Tra le inchieste fatte su Shein negli ultimi due anni, una delle più approfondite è quella del documentario Inside the Shein Machine: UNTOLD uscito l’anno scorso e prodotto da Channel 4, un canale della televisione britannica. Nel documentario vengono mostrate le riprese fatte di nascosto da un operaio sotto copertura, si parla di salari attorno ai 550 euro al mese, produzioni di 500 capi a persona al giorno e giornate lavorative da 18 ore con solo una giornata di riposo al mese.
Oltre che per le condizioni dei lavoratori, Shein è stata molto criticata anche per aver adottato un modello di ideazione dei propri vestiti basato sulla pratica di copiare quelli di altre case di moda o designer.
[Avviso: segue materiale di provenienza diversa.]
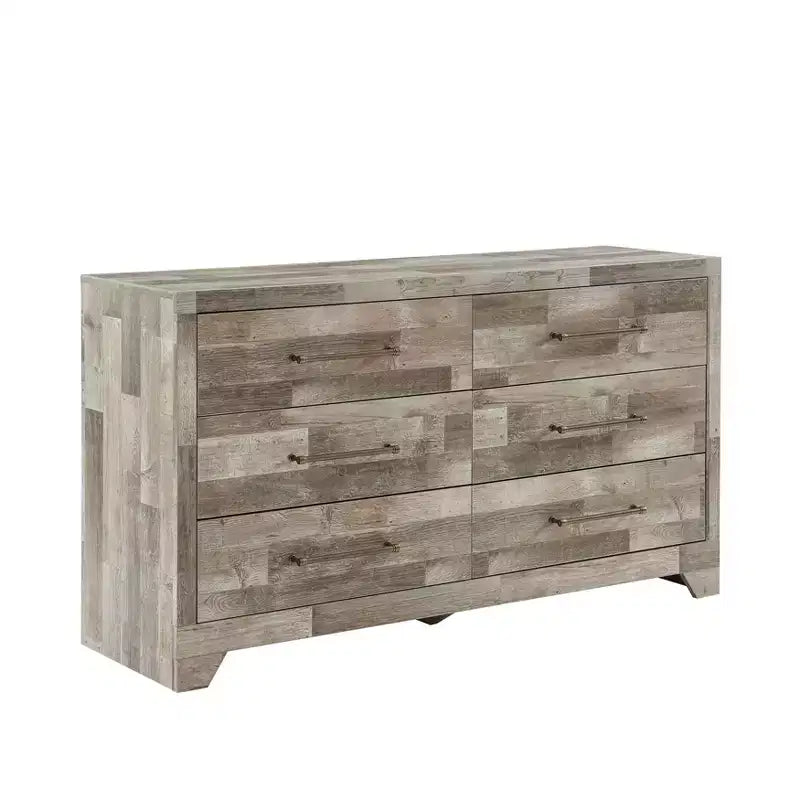 Commode Probe Hues Modern à 6 tiroirs, Grand meuble de rangement pour chambre, salon, entrée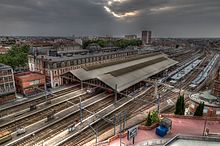 Vue d'ensemble de la gare.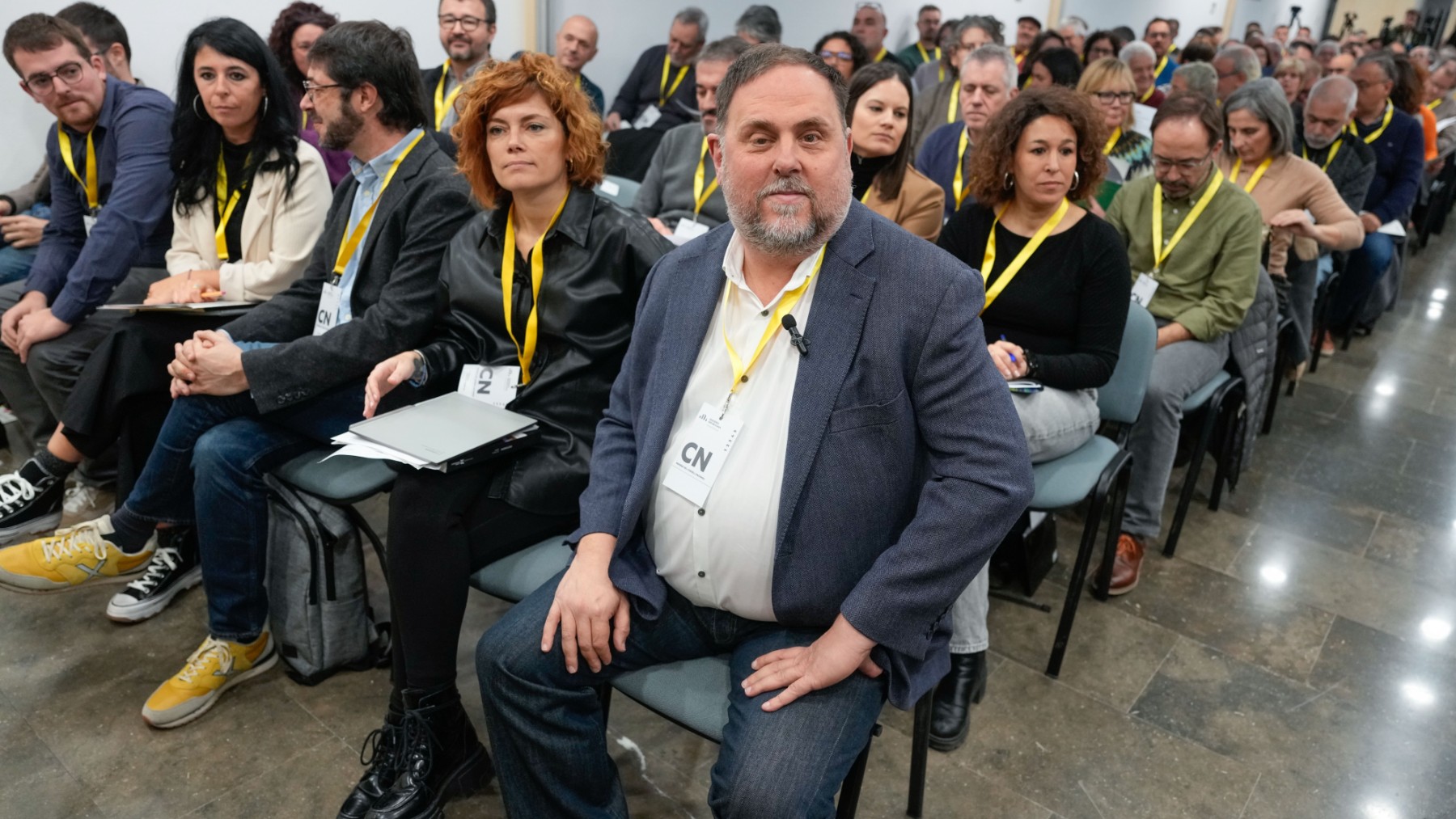 El presidente de ERC, Oriol Junqueras y la secretaria general del partido, Elisenda Alamany. (Foto: Efe)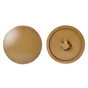 Cache-Vis Plastique Marron Standers, Diam.4.5 Mm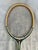 Vintage c1970s Garcia XL-200 white and blue wooden tennis racket. Made in the USA. Measures 9” wide and 29” long....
Nel 2021 inoltre la reputazione di Shein era stata compromessa anche da un’indagine che aveva rivelato come i suoi capi d’abbigliamento contenessero sostanze considerate tossiche dagli esperti. L’azienda aveva poi tolto i capi in questione dal proprio sito.
Shein cominciò a usare influencer e social network quando pochi altri lo facevano, e più di recente è stata tra i primi a usare TikTok a scopi promozionali. Soprattutto negli Stati Uniti, si è costruita un seguito semplicemente chiedendo alle sue utenti di pubblicare foto con i vestiti di Shein e l’hashtag #SheinGal, cioè “ragazza di Shein”, offrendo in cambio la pubblicazione della foto sul canale ufficiale dell’e-commerce, che su Instagram ha milioni di follower. Secondo l’analisi fatta dalla giornalista Heather Tal Murphy su Slate, i contenuti pubblicati dalle influencer criticate in questi giorni sarebbero solo una minima parte di quelli che ogni giorno vengono pubblicati sui social, dove la presenza di Shein è ormai pervasiva.